■ COMPLETE THE FOLLOWING
(a) Repeat the part of the text about Dick Moseley that opens with the words containing "Dick also believed" and closes with "and appreciate life.".
(b) Name the children that the text about Dick Moseley says he and Judy raised.

■ EXTRACT TO READ
^^^^^^^^^^^^^^^^
On New Year’s Eve 1960, he married the love of his life, Judy D. Odom. Ten years later, they moved to Plant City, where they raised their three children Tammy, Rick, and Jennifer. After a career in the heavy equipment business, he and Judy retired to a farm in southwest Georgia where they enjoyed tending to their garden, chickens, and grandkids.
Dick Moseley was a beloved husband, father, and grandfather who lived a fulfilling life with his big, rambunctious family, strong friendships, and joy gained from taking care of people. He and Judy set an example for their children and grandchildren of how to live a life of love on a daily basis. Dick was a hard worker and a dependable man who was also tender-hearted and cared about the wellbeing of others, including total strangers. When Dick was asked what he wanted to do for his 74th birthday, he said he wanted to be in a civil rights march for racial equality. So, he and his family drove to Selma, Alabama to walk across the Edmund Pettus Bridge with Rep. John Lewis on the anniversary of Bloody Sunday.
Dick also believed that life was meant to be enjoyed. He loved to tell jokes and play pranks on people. His laugh – an unrestrained giggle that would often turn into a full-blown belly laugh – is a sound that will continue to warm the hearts of those who knew him. One of Dick’s favorite pastimes was sharing a good meal with loved ones. As much as he loved the food itself, a meal was never just about eating. It was a chance to sit down, savor the flavors, and appreciate life.
^^^^^^^^^^^^^^^^
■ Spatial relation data
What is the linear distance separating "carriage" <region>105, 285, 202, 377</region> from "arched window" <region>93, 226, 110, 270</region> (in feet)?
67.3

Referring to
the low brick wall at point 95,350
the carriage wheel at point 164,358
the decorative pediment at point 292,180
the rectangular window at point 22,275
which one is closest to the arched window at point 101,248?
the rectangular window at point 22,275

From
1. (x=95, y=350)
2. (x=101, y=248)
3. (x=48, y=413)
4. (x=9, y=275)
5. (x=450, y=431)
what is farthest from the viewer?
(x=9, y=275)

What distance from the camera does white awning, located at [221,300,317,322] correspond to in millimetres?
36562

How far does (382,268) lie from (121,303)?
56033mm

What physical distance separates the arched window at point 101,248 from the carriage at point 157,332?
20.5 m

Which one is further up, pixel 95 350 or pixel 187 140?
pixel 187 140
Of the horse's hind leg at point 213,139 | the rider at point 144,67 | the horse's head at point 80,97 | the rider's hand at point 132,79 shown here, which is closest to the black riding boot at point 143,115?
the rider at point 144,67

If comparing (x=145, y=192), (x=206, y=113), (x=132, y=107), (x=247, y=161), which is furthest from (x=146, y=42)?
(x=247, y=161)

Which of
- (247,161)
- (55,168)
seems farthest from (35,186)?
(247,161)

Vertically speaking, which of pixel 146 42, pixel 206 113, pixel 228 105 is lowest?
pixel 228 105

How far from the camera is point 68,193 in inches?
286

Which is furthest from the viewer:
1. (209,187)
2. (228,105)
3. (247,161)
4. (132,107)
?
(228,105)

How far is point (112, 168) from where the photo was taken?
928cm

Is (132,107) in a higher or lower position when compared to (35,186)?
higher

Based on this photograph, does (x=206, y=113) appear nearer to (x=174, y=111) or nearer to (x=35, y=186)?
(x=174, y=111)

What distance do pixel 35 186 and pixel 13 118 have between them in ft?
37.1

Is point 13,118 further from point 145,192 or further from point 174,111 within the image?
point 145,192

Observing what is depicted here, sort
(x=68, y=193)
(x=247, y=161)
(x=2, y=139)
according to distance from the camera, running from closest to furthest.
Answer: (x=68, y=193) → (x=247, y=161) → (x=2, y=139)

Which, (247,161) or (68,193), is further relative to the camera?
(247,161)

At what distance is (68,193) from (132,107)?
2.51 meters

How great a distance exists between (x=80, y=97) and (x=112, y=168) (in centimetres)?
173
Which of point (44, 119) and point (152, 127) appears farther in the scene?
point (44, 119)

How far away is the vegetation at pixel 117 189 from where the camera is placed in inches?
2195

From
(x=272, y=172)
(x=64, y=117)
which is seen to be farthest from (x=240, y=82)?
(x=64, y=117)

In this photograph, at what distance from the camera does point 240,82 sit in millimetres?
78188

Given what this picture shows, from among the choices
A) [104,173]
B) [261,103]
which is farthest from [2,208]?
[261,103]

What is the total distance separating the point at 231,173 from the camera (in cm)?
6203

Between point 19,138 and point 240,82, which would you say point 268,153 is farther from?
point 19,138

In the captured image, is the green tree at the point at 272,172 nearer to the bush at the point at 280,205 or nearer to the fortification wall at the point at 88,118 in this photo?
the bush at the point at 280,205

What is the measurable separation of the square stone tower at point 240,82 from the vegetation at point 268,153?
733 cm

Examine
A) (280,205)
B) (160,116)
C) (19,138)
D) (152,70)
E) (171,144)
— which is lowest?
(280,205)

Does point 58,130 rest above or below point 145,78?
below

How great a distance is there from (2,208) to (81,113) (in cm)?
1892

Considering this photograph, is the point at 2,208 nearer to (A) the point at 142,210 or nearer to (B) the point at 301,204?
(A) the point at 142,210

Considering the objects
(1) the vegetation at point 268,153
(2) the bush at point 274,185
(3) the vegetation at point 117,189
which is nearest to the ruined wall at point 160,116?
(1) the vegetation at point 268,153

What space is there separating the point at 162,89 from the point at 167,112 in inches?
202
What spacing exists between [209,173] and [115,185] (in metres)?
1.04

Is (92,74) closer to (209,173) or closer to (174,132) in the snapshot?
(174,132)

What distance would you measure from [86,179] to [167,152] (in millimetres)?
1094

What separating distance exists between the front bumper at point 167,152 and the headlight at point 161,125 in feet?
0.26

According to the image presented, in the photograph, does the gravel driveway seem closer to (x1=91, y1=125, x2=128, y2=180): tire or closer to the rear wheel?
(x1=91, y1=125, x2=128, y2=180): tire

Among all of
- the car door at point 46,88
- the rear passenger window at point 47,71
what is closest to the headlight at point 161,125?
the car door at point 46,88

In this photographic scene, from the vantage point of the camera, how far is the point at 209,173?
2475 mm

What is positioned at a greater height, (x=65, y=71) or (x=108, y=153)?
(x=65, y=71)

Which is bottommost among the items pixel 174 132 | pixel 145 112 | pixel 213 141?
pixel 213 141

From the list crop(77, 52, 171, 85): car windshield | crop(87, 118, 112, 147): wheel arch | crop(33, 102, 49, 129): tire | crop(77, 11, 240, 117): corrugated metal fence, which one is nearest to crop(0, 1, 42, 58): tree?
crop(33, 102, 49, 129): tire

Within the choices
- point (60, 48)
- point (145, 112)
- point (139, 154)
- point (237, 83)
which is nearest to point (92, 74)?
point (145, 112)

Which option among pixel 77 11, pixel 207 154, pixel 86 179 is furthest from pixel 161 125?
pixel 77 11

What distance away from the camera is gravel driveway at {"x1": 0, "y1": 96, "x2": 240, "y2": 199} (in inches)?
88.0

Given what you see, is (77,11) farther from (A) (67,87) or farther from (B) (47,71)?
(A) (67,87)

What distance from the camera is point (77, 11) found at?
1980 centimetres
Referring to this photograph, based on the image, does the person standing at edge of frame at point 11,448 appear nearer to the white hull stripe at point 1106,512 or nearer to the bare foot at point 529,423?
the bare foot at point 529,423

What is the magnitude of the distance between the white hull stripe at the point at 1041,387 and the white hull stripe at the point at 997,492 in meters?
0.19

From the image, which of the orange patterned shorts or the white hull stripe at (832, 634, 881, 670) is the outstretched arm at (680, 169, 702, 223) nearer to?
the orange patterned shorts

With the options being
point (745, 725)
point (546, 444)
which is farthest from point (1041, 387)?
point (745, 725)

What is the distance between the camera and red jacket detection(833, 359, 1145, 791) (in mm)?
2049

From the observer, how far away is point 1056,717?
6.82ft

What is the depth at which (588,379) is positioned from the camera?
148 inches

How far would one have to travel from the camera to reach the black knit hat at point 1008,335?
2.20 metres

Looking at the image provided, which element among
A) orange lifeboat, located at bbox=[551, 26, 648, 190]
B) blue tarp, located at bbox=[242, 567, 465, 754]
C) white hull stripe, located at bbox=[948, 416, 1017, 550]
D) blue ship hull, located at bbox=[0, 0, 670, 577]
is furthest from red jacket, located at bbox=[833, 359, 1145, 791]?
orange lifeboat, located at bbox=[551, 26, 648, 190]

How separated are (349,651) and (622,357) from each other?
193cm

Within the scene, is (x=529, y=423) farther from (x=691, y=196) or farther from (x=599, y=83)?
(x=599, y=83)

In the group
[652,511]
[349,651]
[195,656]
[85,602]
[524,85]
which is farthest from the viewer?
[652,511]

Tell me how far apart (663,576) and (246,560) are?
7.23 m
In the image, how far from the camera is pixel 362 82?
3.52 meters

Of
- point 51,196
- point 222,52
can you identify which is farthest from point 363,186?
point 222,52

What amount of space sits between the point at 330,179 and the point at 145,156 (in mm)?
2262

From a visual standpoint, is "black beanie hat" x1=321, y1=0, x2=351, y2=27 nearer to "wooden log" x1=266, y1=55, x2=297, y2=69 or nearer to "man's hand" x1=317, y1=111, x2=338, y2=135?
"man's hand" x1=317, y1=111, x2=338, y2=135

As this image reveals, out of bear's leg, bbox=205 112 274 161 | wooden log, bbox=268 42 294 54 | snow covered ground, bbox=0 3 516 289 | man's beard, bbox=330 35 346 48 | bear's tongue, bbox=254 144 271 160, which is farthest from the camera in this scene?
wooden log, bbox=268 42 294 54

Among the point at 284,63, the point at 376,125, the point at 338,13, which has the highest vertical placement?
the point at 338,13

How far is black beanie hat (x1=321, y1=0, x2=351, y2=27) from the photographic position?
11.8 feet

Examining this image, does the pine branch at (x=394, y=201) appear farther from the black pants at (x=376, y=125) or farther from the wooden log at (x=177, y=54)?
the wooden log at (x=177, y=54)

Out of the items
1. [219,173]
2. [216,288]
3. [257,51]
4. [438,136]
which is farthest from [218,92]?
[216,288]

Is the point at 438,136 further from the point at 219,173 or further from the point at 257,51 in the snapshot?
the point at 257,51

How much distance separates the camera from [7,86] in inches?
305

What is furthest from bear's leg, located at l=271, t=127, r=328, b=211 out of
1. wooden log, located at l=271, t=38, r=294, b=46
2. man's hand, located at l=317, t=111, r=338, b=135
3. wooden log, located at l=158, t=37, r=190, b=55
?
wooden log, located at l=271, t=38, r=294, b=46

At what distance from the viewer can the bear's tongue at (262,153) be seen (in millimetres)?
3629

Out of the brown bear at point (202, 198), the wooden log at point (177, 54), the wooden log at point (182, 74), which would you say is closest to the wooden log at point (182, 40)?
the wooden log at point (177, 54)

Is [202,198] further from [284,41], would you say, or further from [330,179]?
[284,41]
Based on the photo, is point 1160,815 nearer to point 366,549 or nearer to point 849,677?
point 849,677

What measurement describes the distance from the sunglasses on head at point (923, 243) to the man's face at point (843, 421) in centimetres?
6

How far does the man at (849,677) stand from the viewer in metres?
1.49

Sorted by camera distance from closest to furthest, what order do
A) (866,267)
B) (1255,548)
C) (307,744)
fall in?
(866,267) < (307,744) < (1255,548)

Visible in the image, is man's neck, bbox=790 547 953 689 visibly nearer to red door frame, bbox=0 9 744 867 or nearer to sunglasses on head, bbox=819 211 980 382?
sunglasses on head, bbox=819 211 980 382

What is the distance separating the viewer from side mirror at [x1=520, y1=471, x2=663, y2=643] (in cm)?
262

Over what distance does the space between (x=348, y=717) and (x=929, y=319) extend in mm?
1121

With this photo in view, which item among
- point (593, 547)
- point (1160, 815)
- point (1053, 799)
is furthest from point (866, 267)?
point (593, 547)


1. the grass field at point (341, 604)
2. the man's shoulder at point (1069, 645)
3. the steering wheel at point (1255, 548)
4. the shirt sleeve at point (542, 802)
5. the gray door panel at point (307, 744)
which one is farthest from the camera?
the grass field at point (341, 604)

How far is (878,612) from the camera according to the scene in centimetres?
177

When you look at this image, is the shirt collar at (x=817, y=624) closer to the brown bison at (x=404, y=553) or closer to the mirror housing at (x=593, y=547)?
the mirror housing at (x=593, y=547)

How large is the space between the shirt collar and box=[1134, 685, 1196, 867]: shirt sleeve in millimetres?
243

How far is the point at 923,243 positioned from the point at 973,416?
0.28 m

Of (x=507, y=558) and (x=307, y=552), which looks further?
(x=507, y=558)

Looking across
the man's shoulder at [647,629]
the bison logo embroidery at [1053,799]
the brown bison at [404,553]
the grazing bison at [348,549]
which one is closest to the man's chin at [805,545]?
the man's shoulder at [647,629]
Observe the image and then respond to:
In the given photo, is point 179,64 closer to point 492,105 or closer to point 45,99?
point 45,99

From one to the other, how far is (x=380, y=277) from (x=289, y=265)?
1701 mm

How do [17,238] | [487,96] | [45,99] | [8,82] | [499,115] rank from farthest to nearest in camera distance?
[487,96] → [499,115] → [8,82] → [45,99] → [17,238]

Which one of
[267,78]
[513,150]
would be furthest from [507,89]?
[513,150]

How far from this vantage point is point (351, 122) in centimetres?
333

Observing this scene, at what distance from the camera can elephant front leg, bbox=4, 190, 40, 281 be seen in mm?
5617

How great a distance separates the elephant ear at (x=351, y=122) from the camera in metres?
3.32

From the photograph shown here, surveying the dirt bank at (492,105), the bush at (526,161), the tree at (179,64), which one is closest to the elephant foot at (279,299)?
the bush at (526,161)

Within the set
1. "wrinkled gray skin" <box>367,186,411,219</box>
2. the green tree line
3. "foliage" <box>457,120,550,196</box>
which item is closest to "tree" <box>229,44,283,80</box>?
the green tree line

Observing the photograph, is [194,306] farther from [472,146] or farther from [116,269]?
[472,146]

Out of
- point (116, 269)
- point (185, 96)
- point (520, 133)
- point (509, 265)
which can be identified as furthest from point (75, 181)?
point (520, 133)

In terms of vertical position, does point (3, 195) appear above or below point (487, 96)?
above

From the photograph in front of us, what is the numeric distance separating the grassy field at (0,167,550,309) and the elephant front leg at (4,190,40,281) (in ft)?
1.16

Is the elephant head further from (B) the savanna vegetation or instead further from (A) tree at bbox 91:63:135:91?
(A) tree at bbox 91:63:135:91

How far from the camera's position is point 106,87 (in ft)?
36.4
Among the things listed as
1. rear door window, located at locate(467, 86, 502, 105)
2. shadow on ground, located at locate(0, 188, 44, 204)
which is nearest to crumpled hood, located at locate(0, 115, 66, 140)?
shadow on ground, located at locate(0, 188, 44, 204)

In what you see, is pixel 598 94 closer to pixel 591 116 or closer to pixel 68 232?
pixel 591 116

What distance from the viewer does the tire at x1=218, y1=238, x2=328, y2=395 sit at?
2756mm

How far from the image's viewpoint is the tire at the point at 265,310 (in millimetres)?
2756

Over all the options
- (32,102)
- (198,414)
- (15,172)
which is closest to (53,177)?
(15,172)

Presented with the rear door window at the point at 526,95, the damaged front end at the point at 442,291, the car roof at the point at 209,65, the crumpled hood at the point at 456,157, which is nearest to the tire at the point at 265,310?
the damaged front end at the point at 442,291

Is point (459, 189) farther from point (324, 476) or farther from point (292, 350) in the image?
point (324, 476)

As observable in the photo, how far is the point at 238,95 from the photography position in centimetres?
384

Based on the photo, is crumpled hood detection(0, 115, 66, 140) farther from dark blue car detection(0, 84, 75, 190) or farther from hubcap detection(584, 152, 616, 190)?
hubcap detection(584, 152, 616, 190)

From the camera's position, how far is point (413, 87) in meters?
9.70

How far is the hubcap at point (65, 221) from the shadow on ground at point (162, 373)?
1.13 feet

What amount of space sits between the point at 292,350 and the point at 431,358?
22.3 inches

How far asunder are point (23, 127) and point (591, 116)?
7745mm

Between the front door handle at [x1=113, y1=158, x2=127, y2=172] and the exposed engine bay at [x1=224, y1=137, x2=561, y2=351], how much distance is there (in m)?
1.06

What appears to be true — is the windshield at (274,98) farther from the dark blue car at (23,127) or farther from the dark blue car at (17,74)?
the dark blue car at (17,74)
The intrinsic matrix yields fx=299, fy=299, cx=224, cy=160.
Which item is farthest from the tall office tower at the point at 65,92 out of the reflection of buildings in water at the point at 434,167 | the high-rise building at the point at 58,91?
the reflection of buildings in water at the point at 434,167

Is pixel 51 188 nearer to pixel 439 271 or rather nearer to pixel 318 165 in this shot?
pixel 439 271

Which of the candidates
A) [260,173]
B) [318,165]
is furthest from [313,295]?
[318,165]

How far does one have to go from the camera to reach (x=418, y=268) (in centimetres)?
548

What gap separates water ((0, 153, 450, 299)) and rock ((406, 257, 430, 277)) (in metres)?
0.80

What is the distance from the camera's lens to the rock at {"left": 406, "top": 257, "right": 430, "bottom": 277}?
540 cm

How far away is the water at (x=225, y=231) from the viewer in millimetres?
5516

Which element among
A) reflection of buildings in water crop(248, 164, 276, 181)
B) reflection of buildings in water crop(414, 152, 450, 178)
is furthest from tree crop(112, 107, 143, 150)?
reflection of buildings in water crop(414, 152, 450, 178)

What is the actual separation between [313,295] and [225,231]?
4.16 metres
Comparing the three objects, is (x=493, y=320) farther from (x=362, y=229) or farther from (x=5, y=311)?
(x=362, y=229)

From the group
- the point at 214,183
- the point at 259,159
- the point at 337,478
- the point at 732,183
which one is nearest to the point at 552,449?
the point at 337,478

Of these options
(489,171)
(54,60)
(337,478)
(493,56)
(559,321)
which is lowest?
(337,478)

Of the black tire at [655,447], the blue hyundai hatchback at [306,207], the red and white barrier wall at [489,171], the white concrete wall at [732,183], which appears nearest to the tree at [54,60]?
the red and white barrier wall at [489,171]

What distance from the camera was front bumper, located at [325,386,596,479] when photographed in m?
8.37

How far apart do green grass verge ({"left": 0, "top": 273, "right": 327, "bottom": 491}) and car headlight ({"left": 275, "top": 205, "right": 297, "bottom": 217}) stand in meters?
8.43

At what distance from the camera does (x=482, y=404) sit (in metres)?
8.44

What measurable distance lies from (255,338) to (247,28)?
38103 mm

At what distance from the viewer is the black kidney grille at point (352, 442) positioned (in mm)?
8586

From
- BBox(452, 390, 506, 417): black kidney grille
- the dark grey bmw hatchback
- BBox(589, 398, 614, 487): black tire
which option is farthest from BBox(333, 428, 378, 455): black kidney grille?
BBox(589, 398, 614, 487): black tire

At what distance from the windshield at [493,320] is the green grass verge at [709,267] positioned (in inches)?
^^^^^^^^^^^^^^^^
■ OUTPUTS
(a)
Dick also believed that life was meant to be enjoyed. He loved to tell jokes and play pranks on people. His laugh – an unrestrained giggle that would often turn into a full-blown belly laugh – is a sound that will continue to warm the hearts of those who knew him. One of Dick’s favorite pastimes was sharing a good meal with loved ones. As much as he loved the food itself, a meal was never just about eating. It was a chance to sit down, savor the flavors, and appreciate life.

(b) Tammy, Rick, and Jennifer